Entries shown –
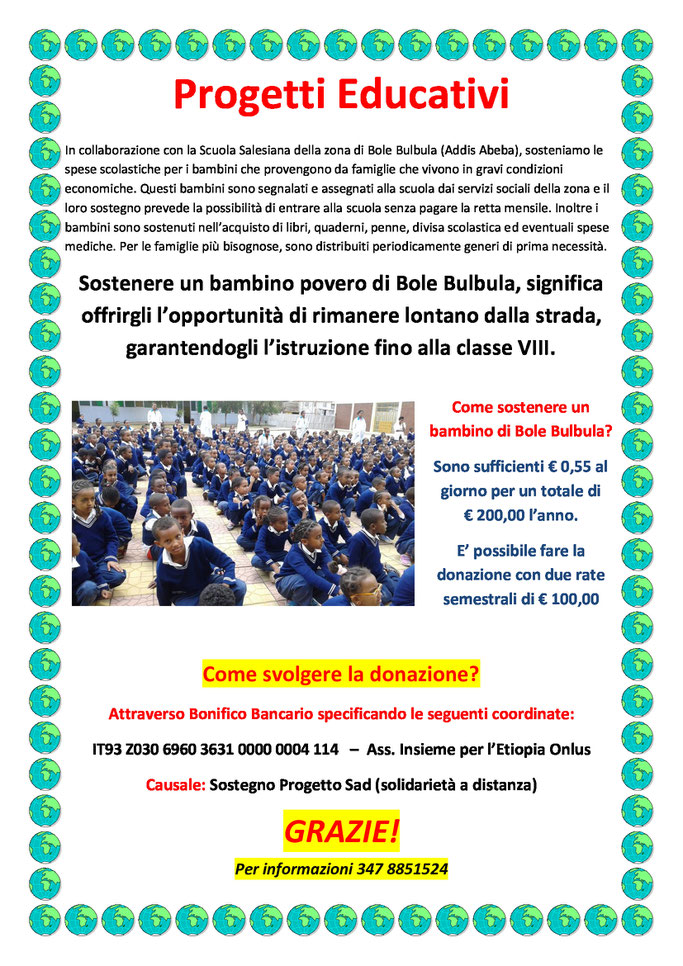 Progetti Educativi

In collaborazione con la Scuola Salesiana della zona di Bole Bulbula (Addis Abeba), sosteniamo le spese scolastiche per i bambini che provengono da famiglie che vivono in gravi condizioni economiche. Questi bambini sono segnalati e assegnati alla scuola dai servizi sociali della zona e il loro sostegno prevede la possibilità di entrare alla scuola senza pagare la retta mensile. Inoltre i bambini sono sostenuti nell'acquisto di libri, quaderni, penne, divisa scolastica ed eventuali spese mediche. Per le famiglie più bisognose, sono distribuiti periodicamente generi di prima necessità.

Sostenere un bambino povero di Bole Bulbula, significa offrirgli l'opportunità di rimanere lontano dalla strada, garantendogli l'istruzione fino alla classe VIII.

Come sostenere un bambino di Bole Bulbula?

Sono sufficienti € 0,55 al giorno per un totale di € 200,00 l'anno.

E' possibile fare la donazione con due rate semestrali di € 100,00

Come svolgere la donazione?

Attraverso Bonifico Bancario specificando le seguenti coordinate:

IT93 Z030 6960 3631 0000 0004 114 – Ass. Insieme per l'Etiopia Onlus

Causale: Sostegno Progetto Sad (solidarietà a distanza)

GRAZIE!

Per informazioni 347 8851524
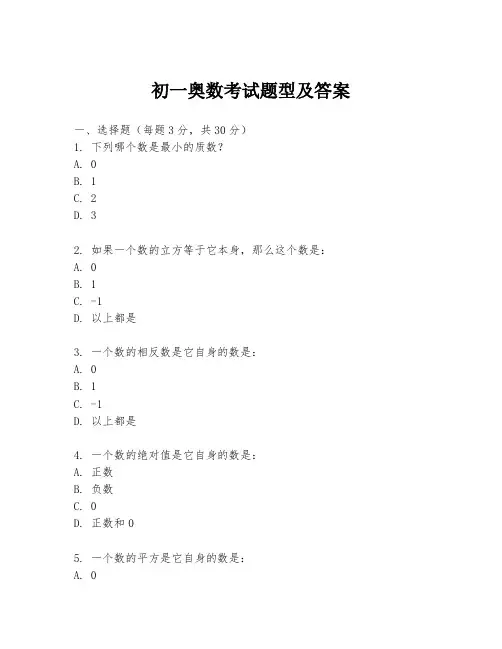 初一奥数考试题型及答案

一、选择题（每题 3 分，共 30 分）

1. 下列哪个数是最小的质数？
A. 0
B. 1
C. 2
D. 3

2. 如果一个数的立方等于它本身，那么这个数是：
A. 0
B. 1
C. -1
D. 以上都是

3. 一个数的相反数是它自身的数是：
A. 0
B. 1
C. -1
D. 以上都是

4. 一个数的绝对值是它自身的数是：
A. 正数
B. 负数
C. 0
D. 正数和 0

5. 一个数的平方是它自身的数是：
A. 0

Task goal – Line by line, write out the entries exactly, and leave the pictures out.

Exercise output –
 Progetti Educativi

In collaborazione con la Scuola Salesiana della zona di Bole Bulbula (Addis Abeba), sosteniamo le spese scolastiche per i bambini che provengono da famiglie che vivono in gravi condizioni economiche. Questi bambini sono segnalati e assegnati alla scuola dai servizi sociali della zona e il loro sostegno prevede la possibilità di entrare alla scuola senza pagare la retta mensile. Inoltre i bambini sono sostenuti nell'acquisto di libri, quaderni, penne, divisa scolastica ed eventuali spese mediche. Per le famiglie più bisognose, sono distribuiti periodicamente generi di prima necessità.

Sostenere un bambino povero di Bole Bulbula, significa offrirgli l'opportunità di rimanere lontano dalla strada, garantendogli l'istruzione fino alla classe VIII.

Come sostenere un bambino di Bole Bulbula?

Sono sufficienti € 0,55 al giorno per un totale di € 200,00 l'anno.

E' possibile fare la donazione con due rate semestrali di € 100,00

Come svolgere la donazione?

Attraverso Bonifico Bancario specificando le seguenti coordinate:

IT93 Z030 6960 3631 0000 0004 114 – Ass. Insieme per l'Etiopia Onlus

Causale: Sostegno Progetto Sad (solidarietà a distanza)

GRAZIE!

Per informazioni 347 8851524
 初一奥数考试题型及答案

一、选择题（每题 3 分，共 30 分）

1. 下列哪个数是最小的质数？
A. 0
B. 1
C. 2
D. 3

2. 如果一个数的立方等于它本身，那么这个数是：
A. 0
B. 1
C. -1
D. 以上都是

3. 一个数的相反数是它自身的数是：
A. 0
B. 1
C. -1
D. 以上都是

4. 一个数的绝对值是它自身的数是：
A. 正数
B. 负数
C. 0
D. 正数和 0

5. 一个数的平方是它自身的数是：
A. 0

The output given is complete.